§ **YOUR TASK**
Count all lines holding "estimation" in the data below and say the number, nothing more.

§ **EXTRACTED RECORDS**
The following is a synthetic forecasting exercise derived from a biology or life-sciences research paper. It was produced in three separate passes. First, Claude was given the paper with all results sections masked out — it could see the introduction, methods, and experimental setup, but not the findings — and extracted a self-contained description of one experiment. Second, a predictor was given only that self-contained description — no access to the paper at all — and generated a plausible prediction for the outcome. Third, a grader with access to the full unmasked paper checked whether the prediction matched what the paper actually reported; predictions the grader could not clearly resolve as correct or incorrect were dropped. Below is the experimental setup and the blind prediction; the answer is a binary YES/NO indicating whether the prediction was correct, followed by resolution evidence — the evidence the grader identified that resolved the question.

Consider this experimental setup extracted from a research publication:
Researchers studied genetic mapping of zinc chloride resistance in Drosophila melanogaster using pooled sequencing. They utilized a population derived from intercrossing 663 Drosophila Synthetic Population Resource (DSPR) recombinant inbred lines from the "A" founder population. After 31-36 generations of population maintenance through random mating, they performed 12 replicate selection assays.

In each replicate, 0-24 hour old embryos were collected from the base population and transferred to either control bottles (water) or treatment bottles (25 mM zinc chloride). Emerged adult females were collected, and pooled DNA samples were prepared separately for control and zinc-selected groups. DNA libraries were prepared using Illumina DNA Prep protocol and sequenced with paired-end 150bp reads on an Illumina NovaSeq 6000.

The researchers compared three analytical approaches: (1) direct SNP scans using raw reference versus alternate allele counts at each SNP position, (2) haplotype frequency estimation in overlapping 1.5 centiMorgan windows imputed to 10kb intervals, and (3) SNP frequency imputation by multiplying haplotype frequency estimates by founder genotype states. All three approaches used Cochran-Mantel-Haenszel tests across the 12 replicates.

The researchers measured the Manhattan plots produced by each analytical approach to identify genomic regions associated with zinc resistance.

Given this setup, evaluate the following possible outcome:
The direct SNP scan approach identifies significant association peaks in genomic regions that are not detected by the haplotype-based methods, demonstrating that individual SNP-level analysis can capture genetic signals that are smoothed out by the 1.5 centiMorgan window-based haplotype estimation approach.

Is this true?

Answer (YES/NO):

§ **TASK RESULT**
2